Thursday, October 24, 2013

State still tops judicial campaign cash but for how long?

We may not see it happen again for some time.

Alabama judges raised and spent $4 million for their Supreme Court races in 2012, ranking No. 1 in candidate fundraising among all states with high court elections in the last election cycle, according to a new national report on judicial campaign fundraising released today.
Alabama candidates ranked fourth nationally for spending on air time to televise campaign ads ($3.4 million), and fifth in overall spending ($4 million), according to the biennial report, The New Politics of Judicial Elections 2011-12, which I helped research, write and edit.

Alabama has attracted the most spending by special interests seeking to elect favorable high court judges, some $51 million since 2000. But the 2012 election was the last desperate gasp by the old Alabama Democratic Party, which has since split in two and for now seems unable to field any credible candidates for statewide office.
The chief justice post and four of the eight associate justice positions were on the 2012 ballot in Alabama. The last election with that many six-year terms at stake, 2006, remains among the most expensive ever nationally for total spending ($14.5 million) and for a single seat (the $8.2 million chief justice race).

Normally, Alabama dispenses million-dollar judicial candidates like Pez candy. There were four in 2006.
But 2012 was an off year by Alabama judicial political standards. The sole credible Democratic candidate, Jefferson County Circuit Judge Robert Vance, didn’t even enter the field until less than three months before the general election. Despite spending northwards of $1 million in roughly 11 weeks, he couldn’t beat a disgraced former chief justice who was seeking political redemption, Roy Moore.

So while doing research for the 2011-2012 edition of New Politics, I was surprised to see Alabama still ranked so high nationally in campaign spending last election.
A decades-long battle for control of the Alabama Supreme Court pitted the old Democrat power structure, backed by plaintiff trial lawyers and the state teacher’s union, against Republican jurists and their corporate backers. Republican political operative Karl Rove, who cut his teeth politically by engineering a Republican takeover of the Texas high court in the 1980s, further honed his political skills by doing the same at the Alabama Supreme Court during the 1990s.

At the time, Alabama was one of several state battlegrounds in the tort wars, battles to limit legal money damages and civil liability for corporate and business interests. Those battleground states – including Texas, Ohio, Pennsylvania and Illinois – ended up decidedly pro-business. So much so, according to a 2012 study of their decisions by the Center for American Progress, those courts have recently sided with businesses in cases involving individual plaintiffs 70 percent of the time.
The majority on the Alabama Supreme Court switched from Democrat to Republican in 1998, and the takeover was completed in 2000. State Democrats tried to claw back, but never regained a solid grip.
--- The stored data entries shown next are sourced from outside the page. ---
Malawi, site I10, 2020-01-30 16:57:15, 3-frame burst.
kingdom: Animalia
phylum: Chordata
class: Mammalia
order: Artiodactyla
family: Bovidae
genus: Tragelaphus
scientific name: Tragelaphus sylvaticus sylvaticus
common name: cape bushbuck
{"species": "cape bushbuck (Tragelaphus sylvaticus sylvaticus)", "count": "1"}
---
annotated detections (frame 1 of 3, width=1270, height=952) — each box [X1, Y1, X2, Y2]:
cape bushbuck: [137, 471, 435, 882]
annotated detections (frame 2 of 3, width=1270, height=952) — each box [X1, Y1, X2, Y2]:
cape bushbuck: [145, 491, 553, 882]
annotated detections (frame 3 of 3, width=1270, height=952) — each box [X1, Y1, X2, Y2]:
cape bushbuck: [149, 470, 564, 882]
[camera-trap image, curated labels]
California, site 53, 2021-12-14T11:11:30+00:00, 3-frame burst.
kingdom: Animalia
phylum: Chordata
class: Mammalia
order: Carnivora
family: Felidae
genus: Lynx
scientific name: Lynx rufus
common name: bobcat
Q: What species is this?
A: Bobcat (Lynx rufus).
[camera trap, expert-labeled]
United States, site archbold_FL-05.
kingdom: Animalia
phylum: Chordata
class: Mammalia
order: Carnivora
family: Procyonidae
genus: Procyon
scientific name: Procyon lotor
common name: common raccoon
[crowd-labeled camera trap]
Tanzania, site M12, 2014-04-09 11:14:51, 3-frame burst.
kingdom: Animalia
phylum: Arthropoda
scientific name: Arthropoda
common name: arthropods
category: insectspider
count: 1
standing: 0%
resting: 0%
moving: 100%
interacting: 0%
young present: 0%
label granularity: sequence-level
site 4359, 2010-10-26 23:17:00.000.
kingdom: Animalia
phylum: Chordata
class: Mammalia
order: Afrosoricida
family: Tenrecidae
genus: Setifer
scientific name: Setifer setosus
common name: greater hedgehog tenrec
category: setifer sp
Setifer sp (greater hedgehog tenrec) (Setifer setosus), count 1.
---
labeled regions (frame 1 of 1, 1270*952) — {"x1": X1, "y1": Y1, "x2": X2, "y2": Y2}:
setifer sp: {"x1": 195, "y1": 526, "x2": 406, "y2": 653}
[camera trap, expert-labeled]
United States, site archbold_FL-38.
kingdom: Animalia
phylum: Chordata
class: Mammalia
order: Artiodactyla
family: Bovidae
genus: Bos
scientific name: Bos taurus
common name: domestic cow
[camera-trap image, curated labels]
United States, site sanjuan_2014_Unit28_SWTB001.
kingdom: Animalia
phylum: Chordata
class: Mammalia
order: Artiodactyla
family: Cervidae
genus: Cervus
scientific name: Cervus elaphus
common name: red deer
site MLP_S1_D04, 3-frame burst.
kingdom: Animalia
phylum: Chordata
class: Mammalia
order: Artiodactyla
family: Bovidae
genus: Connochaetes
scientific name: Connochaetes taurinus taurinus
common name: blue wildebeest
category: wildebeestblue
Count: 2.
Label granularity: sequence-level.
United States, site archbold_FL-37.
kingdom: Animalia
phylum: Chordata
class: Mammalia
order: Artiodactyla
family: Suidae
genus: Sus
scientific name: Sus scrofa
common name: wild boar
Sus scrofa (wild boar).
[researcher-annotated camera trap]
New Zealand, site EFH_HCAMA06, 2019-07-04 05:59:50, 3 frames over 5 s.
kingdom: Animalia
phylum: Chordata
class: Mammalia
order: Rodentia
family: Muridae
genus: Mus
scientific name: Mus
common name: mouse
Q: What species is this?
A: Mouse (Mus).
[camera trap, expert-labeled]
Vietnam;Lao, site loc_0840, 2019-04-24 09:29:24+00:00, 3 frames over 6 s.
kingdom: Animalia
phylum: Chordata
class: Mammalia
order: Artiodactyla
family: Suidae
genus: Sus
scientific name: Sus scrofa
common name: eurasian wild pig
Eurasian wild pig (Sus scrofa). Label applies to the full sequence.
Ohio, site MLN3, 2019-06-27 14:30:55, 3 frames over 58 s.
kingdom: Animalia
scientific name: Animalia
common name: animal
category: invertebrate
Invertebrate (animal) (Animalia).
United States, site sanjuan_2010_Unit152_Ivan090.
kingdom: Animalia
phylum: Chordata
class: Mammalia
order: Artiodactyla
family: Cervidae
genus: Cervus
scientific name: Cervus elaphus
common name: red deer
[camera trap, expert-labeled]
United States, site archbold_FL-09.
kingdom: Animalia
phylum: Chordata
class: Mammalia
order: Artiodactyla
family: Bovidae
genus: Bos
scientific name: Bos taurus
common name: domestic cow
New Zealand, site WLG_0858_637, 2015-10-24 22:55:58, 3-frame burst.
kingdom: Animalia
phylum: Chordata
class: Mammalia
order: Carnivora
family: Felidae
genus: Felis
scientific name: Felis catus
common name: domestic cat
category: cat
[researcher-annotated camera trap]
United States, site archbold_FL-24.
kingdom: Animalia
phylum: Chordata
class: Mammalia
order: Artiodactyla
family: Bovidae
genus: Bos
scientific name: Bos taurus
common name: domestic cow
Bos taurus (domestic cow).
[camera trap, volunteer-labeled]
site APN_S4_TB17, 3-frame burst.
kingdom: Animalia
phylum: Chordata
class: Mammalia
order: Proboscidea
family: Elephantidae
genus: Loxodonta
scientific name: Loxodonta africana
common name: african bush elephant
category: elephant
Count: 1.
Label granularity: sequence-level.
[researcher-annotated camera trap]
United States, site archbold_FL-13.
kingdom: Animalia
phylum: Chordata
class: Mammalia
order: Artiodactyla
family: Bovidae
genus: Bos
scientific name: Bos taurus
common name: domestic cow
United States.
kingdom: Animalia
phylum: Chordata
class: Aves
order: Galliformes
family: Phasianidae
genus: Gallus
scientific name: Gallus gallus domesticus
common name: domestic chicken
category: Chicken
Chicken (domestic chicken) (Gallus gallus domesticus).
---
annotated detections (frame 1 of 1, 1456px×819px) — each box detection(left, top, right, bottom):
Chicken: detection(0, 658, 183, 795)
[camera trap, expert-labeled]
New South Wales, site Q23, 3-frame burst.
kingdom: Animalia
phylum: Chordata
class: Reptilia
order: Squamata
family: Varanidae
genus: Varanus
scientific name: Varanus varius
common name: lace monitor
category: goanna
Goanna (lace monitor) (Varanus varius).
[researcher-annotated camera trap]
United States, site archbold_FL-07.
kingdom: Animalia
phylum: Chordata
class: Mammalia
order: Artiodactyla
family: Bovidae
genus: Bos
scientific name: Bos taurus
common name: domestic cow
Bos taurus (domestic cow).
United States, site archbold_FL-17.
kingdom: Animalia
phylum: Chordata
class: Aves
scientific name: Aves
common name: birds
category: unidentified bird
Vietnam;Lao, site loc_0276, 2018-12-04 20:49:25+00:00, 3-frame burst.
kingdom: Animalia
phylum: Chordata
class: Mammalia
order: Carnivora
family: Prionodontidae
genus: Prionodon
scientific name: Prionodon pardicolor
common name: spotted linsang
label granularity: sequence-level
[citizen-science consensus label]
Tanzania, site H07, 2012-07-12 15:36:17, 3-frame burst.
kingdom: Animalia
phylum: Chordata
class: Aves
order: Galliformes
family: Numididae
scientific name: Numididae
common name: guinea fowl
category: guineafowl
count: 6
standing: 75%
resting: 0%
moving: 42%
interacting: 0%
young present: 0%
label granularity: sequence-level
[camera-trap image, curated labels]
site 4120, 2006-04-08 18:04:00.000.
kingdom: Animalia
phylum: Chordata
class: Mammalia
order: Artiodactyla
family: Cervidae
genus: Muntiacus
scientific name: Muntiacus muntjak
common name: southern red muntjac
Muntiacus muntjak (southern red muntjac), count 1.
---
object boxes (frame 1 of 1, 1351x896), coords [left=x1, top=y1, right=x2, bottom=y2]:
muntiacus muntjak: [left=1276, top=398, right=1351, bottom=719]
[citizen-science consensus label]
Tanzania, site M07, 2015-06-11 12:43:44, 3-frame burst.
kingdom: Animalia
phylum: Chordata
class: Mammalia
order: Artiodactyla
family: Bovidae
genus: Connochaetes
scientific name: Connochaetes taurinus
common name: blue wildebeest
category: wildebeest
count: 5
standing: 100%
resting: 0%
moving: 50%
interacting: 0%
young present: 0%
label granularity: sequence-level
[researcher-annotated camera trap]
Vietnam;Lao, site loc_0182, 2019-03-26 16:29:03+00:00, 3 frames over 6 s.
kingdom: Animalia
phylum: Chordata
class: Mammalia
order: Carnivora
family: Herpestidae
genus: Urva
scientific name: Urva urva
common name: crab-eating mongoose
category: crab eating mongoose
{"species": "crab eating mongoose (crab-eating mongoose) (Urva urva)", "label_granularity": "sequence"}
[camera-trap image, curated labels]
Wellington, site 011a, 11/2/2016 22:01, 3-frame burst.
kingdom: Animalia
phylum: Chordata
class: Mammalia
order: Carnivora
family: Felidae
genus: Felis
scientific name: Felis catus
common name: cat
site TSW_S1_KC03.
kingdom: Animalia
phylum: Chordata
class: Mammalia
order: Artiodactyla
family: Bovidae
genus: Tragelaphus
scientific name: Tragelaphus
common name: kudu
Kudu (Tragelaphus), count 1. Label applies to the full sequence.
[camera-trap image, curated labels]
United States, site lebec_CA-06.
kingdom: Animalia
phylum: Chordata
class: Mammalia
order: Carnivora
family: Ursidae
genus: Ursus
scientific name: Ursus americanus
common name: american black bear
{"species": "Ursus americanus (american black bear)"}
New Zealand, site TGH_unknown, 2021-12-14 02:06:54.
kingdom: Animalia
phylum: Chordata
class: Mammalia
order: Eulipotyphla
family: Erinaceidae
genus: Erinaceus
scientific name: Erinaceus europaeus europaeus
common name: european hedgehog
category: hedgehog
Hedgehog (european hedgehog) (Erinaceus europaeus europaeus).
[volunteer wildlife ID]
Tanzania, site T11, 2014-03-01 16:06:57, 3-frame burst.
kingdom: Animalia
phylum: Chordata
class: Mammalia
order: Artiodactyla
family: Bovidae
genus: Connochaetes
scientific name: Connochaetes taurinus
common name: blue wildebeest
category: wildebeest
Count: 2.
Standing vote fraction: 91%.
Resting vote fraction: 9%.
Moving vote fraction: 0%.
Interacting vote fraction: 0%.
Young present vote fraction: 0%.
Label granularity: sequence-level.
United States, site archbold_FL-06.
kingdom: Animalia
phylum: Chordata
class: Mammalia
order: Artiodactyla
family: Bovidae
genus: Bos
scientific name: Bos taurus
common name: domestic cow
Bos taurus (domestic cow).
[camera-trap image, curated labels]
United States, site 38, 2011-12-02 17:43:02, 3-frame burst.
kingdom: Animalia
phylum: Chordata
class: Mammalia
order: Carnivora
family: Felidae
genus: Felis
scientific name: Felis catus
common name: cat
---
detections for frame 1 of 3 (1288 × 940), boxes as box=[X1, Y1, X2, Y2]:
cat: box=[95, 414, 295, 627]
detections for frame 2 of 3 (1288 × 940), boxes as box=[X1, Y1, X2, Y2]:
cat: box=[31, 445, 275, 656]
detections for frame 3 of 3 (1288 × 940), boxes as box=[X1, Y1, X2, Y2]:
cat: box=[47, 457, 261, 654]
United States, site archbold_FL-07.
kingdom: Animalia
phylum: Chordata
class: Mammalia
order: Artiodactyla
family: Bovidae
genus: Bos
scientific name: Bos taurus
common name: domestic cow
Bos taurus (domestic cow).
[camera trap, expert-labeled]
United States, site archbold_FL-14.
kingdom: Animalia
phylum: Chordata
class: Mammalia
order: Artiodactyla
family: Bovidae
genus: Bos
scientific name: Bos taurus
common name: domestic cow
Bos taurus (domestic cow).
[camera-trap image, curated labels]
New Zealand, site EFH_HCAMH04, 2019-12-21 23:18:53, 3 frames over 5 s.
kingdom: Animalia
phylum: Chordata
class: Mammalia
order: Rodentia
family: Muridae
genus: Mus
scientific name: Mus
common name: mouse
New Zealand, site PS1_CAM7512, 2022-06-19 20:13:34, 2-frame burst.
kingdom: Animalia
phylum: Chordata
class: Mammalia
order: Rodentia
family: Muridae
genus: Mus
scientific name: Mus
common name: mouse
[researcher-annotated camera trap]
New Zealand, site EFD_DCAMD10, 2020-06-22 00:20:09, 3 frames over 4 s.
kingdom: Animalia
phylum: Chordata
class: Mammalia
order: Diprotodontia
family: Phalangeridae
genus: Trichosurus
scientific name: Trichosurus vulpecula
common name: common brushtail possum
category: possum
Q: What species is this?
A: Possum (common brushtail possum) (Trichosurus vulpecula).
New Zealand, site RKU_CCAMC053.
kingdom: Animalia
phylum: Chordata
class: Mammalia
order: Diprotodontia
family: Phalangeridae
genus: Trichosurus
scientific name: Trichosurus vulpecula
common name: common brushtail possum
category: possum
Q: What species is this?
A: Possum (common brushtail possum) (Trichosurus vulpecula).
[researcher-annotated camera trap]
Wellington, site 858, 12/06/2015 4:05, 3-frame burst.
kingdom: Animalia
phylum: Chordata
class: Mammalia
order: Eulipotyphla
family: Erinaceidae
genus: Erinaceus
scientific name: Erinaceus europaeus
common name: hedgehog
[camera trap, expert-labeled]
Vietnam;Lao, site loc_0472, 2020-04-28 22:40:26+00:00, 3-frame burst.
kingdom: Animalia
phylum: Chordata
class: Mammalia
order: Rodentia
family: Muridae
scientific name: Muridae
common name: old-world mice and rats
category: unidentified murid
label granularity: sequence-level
Its glimmer of hope was Sue Bell Cobb, who was elected chief justice in 2006. By 2011, she was one of only two Democrats left holding any statewide office. When Cobb suddenly resigned that summer, state Democrat leaders were unable to recruit any credible judicial candidate for the 2012 race until the late insertion of Vance onto the ballot.
For the first time since Reconstruction, Democrats now are a minority in every branch of government. There are no Democrats among the state’s 19 appellate court judges.

Limited competition has meant the big money that had dominated Alabama judicial politics has gone elsewhere.
Research for the New Politics report identified 20 “Super Spenders,” organizations or individuals that have spent at least $1 million each to influence the outcome of one or more state Supreme Court races since 2000. Three are from Alabama.

On that list, the Business Council of Alabama ranks fourth ($6 million) and the Alabama Democratic Party is fifth ($5.6 million) in total spending from 2000-2012. The pro-business Alabama Civil Justice Reform Committee is 15th on the list ($2.8 million).
But that trio’s outlay was anemic in 2012 – less than $150,000 among all three combined.

Alabama Supreme Court candidate campaigns last election received far more money from personal loans than they did in contributions from the nationally ranked Super Spenders. (More on the loans in a future blog post.)
As the New Politics report notes in an essay on Alabama, the likely battles will be in Republican primaries for Alabama Supreme Court seats, at least until the state Democratic Party revives. And expensive races in those primary campaigns are unlikely.

How long will it be before Alabama loses its perch as the top state for special interest spending? Not long, if Michigan continues its torrid pace. The state ranked first in total spending in 2011-2012, at least $13 million. Spending there this century is nearly $41 million.
Since the 2000 elections, The New Politics report has been published by the Justice at Stake Campaign in Washington D.C., the Brennan Center for Justice at NYU School of Law and the National Institute on Money in State Politics in Montana.

When I worked at The Birmingham News, my beat included covering judicial politics, including the 2006 Alabama Supreme Court campaign. New Politics was a regular resource for me as a reporter. I’m proud to have been part of producing this edition.